Kittens (RSR, 5-5) at Clipboard (SKC, 2-8)
Oh shit, you mean to tell me that RSR has been on some sort
of win streak since pulling a killer bait and switch on S.Nerd?!?! This three
game swing has been enough to turn him into a real contender in the NFC. Now
SKC has to go up against Tom Brady and DeMarco Murray without the help of
DrooBweez or his stellar safety tandem. The one thing Skelly has going for him
is his new home in South Dallas. While drinking non-alcoholic beer in the Park
Cities might be humiliating, in the OC it’s just another personality quirk
designed to grab attention of other hipsters. So congrats, SKC, you’re going to
fit right in.
Hangover (MMB, 4-6) at Repeat (ADL, 6-4)
These two gents have been residents of the WASP hamlet of
Highland Park for a combined 50 years. Yet somehow in that time neither one has
won a Cy Young award, been drafted to the NFL, or even tried to kill Ronald
Reagan. Fact is, private school makes you soft. Good thing we have Twin with
enough testosterone and public school street smarts to make up for the rest of
us. Speaking of testosterone, y’all see Blipster-in-Chief Von Miller lay the
smackdown on El Sanchez? ADL now takes a 30-point lead going into the weekend
while MMB and the entire Giants offense will have to fight their way back in
primetime Sunday night.
Raditude (JBF, 4-6) at Ninja Vanish (BEN, 10-0)
Aaron Rodgers gets a scrimmage at home against Tampa Bay
this week in his continued domination of both the NFL and CABC. His worst game
of the season came back in Week 3 when he had a disappointing outing against
Chicago, turning in only 3 touchdowns for 26 points. Quelle disgrace! After running some numbers, had GMF not
JaMarcused the first overall pick and taken Rodgers, he could be sitting at 6-4
right now fighting for a coveted AFC playoff spot. But instead, Professor Black
has rattled off 10 wins in a row and expects to continue this run through the
final weeks of the season.
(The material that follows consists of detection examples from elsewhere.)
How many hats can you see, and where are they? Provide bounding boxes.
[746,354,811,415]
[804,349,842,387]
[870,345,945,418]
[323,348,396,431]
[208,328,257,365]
But guess what, Barryville sucks old car tires and
so does Martin Luther Ki--no…He does not suck old car tires, he was one of the
greatest men in history. I’m sorry. Sometimes I get competitive.
Bye Week (RER, 4-6) at Airboats (ARB, 7-3)
After rattling off four wins in weeks 4-7, RER has
sandwiched them with another three losses. With the rest of their season on the
road, the Bye Weeks have an uphill battle to snag the second AFC playoff spot.
Rookies Cam Newton and Chris Ponder face off as the A1 players on each team,
with Bradford and Ryan bringing up the rear. Even with ARB coming in as the
15-point favorite, expect this matchup to be closer than predicted.
Baiters (SKR, 5-5) at Tit Gypsies (GMF, 3-7)
Carson Palmer’s stat line of 5 TDs, 7 INTs, and 42 points has actually been enough to keep SNerd in the NFC conversation. In fact his forced benching of Adrian Peterson week 7 to give him the season sweep over the Kittens could be key to clinching a spot in the playoffs. The Tit Gypsies are in serious trouble at the moment. Even with the Amish Rifle 1:2 TD to INT ratio the past few weeks hasn’t been enough to increase the workload on Fred Jackson. Even Victor Cruz could see a diminished role should the Giants have other healthy receiving options. The fact is, there are two players who can save GMF from 2100 alcohol-free calories: Dan Bailey and Patrick Willis who combined give the Tit Gypsies almost 20 points every week.